Stated goal>
Rewrite all of the records below, changing each "camera" to "viewer" and leaving every other word as it is.

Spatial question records
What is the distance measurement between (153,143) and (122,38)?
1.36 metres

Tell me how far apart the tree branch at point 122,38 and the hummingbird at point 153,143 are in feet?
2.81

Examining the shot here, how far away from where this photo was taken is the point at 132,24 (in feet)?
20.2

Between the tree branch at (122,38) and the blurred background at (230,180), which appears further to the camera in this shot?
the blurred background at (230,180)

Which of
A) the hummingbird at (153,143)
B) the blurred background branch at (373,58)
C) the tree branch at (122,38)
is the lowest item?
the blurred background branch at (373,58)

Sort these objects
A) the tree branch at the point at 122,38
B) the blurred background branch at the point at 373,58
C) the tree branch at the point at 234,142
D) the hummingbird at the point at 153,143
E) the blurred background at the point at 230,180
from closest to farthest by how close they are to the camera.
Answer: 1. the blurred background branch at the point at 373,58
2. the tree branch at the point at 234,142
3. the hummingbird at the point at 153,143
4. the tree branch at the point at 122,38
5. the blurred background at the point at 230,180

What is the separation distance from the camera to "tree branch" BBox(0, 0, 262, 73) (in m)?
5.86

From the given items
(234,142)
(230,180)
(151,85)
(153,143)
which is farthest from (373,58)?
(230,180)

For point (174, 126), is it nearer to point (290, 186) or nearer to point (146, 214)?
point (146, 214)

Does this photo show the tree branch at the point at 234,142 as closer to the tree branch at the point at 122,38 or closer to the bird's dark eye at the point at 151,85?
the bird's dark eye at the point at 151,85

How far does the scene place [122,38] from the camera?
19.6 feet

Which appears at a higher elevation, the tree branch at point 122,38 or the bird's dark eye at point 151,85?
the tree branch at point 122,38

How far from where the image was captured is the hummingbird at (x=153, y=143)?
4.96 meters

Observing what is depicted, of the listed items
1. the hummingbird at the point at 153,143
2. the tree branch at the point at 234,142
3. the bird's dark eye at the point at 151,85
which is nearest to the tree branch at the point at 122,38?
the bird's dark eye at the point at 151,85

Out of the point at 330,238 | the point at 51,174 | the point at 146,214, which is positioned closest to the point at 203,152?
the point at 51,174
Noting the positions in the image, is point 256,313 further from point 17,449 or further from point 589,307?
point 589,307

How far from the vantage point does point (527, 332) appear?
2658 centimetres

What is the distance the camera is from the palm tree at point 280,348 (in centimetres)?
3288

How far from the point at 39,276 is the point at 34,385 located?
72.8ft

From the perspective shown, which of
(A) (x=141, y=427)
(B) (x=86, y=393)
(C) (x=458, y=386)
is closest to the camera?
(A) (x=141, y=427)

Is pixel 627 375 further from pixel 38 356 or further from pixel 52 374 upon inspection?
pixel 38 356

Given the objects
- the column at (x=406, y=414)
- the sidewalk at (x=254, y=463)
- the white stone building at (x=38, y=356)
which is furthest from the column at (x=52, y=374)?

Answer to this exercise>
What is the distance measurement between (153,143) and (122,38)?
1.36 metres

Tell me how far apart the tree branch at point 122,38 and the hummingbird at point 153,143 are in feet?
2.81

Examining the shot here, how far away from where this photo was taken is the point at 132,24 (in feet)?
20.2

Between the tree branch at (122,38) and the blurred background at (230,180), which appears further to the viewer in this shot?
the blurred background at (230,180)

Which of
A) the hummingbird at (153,143)
B) the blurred background branch at (373,58)
C) the tree branch at (122,38)
is the lowest item?
the blurred background branch at (373,58)

Sort these objects
A) the tree branch at the point at 122,38
B) the blurred background branch at the point at 373,58
C) the tree branch at the point at 234,142
D) the hummingbird at the point at 153,143
E) the blurred background at the point at 230,180
from closest to farthest by how close they are to the viewer.
Answer: 1. the blurred background branch at the point at 373,58
2. the tree branch at the point at 234,142
3. the hummingbird at the point at 153,143
4. the tree branch at the point at 122,38
5. the blurred background at the point at 230,180

What is the separation distance from the viewer to "tree branch" BBox(0, 0, 262, 73) (in m)?
5.86

From the given items
(234,142)
(230,180)
(151,85)
(153,143)
which is farthest from (373,58)?
(230,180)

For point (174, 126), is it nearer to point (290, 186) or nearer to point (146, 214)?
point (146, 214)

Does this photo show the tree branch at the point at 234,142 as closer to the tree branch at the point at 122,38 or closer to the bird's dark eye at the point at 151,85?
the bird's dark eye at the point at 151,85

How far does the scene place [122,38] from the viewer?
19.6 feet

Which appears at a higher elevation, the tree branch at point 122,38 or the bird's dark eye at point 151,85?
the tree branch at point 122,38

How far from where the image was captured is the hummingbird at (x=153, y=143)?
4.96 meters

Observing what is depicted, of the listed items
1. the hummingbird at the point at 153,143
2. the tree branch at the point at 234,142
3. the bird's dark eye at the point at 151,85
which is nearest to the tree branch at the point at 122,38?
the bird's dark eye at the point at 151,85

Out of the point at 330,238 | the point at 51,174 | the point at 146,214, which is positioned closest to the point at 203,152?
the point at 51,174
Noting the positions in the image, is point 256,313 further from point 17,449 or further from point 589,307?
point 589,307

How far from the vantage point does point (527, 332) appear?
2658 centimetres

What is the distance the viewer is from the palm tree at point 280,348 (in centimetres)?
3288

How far from the point at 39,276 is the point at 34,385 located?
72.8ft

From the perspective shown, which of
(A) (x=141, y=427)
(B) (x=86, y=393)
(C) (x=458, y=386)
is closest to the viewer?
(A) (x=141, y=427)

Is pixel 627 375 further from pixel 38 356 or further from pixel 52 374 upon inspection?
pixel 38 356

Given the objects
- the column at (x=406, y=414)
- the sidewalk at (x=254, y=463)
- the white stone building at (x=38, y=356)
which is furthest from the column at (x=52, y=374)?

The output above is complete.